Depuis quelques années, des voix s’élèvent de-ci de-là, pour contester cette répartition. Le collectif romand AAA+, actionnaire de la banque, estime par exemple qu’aucune convention ni même aucune loi ne peut rendre caduc un article constitutionnel. Sur la base de ce raisonnement, le député genevois Patrick Dimier a même affirmé devant le Grand Conseil qu’au fil du temps la BNS a accumulé une dette de 400 milliards de francs envers le peuple suisse. Une vision qu’à l’évidence les cantons ne partagent pas, au nom de la sacro-sainte indépendance de leur banque nationale. Jusqu’à quand...?
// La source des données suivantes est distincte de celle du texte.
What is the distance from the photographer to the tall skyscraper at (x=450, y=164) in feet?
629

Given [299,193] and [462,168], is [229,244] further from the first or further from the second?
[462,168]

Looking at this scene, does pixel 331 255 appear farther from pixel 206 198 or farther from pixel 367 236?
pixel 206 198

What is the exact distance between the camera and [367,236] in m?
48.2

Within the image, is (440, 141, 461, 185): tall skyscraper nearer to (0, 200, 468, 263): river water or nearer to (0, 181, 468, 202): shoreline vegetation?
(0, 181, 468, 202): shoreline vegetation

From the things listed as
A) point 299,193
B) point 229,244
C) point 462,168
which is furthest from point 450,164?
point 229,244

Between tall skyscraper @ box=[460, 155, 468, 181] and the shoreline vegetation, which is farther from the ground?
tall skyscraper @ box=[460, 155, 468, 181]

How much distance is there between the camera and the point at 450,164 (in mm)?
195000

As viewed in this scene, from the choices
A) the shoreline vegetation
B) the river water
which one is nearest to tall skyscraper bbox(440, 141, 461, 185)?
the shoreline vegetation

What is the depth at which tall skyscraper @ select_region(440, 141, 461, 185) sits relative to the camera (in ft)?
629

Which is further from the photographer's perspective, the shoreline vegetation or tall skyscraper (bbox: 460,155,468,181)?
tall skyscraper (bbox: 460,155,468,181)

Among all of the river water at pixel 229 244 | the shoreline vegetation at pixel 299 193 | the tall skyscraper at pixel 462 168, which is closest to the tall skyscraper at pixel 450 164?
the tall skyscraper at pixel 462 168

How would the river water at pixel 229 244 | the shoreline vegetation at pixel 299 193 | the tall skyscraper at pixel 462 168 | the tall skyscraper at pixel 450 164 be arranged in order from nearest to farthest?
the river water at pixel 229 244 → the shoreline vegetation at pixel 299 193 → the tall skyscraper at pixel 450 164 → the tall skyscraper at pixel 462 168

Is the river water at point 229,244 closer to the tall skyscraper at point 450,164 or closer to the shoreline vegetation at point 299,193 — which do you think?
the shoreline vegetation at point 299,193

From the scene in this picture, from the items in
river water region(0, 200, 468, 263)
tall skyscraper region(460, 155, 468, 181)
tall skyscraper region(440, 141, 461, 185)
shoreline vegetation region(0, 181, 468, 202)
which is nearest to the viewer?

L'éditorial: «Vespasien, la BNS et Roger Federer»

Par Michel Jeannneret

L’expression est vieille de deux millénaires. C’est dire son poids. On la devrait à l’empereur Vespasien. Pour renflouer les caisses de l’empire, le fondateur de la dynastie des Flaviens avait introduit de nombreuses taxes, dont une sur les urines. A son fils Titus qui lui faisait remarquer que le bon peuple se moquait de cette dernière, l’empereur lui aurait mis une pièce sous le nez en disant «ça ne sent rien», d’où l’expression «l’argent n’a pas d’odeur», sous-entendant que la provenance de celui-ci a moins d’importance que le fait d’en avoir. D’en avoir le plus possible.

Comme tout le monde le sait, le temps allait lui donner raison. On ne compte plus le nombre de fortunes qui se sont faites sur le dos des faibles, souvent au prix des larmes et du sang, dans les business les plus sales, à mille lieues de toute considération morale. Même les institutions les plus respectables se font avoir au jeu de la maximisation des profits envers et contre tout. Notre enquête sur la BNS démontre que la vénérable institution qui gère notre argent, non contente de le garder soigneusement pour elle, investit sans vergogne dans les énergies fossiles – des placements aux rendements, soit dit en passant, hasardeux.

Mais les temps changent. C’est peut-être ce qui est le plus frappant et c’est pourtant ce que l’on a le moins dit. Le fait que Roger Federer, notre grand champion de tennis qui ne s’attarde jamais sur sa fortune personnelle, se sente obligé de dire qu’il évoquera les questions environnementales et morales avec ses sponsors est un signe qui ne trompe pas: selon sa provenance, l’argent commence à sentir mauvais. Sous la pression des jeunes et de la rue, un semblant de morale fait son retour, un début de mauvaise conscience s’installe chez certains acteurs économiques, démontrant le poids des consommateurs. Le pouvoir des citoyens.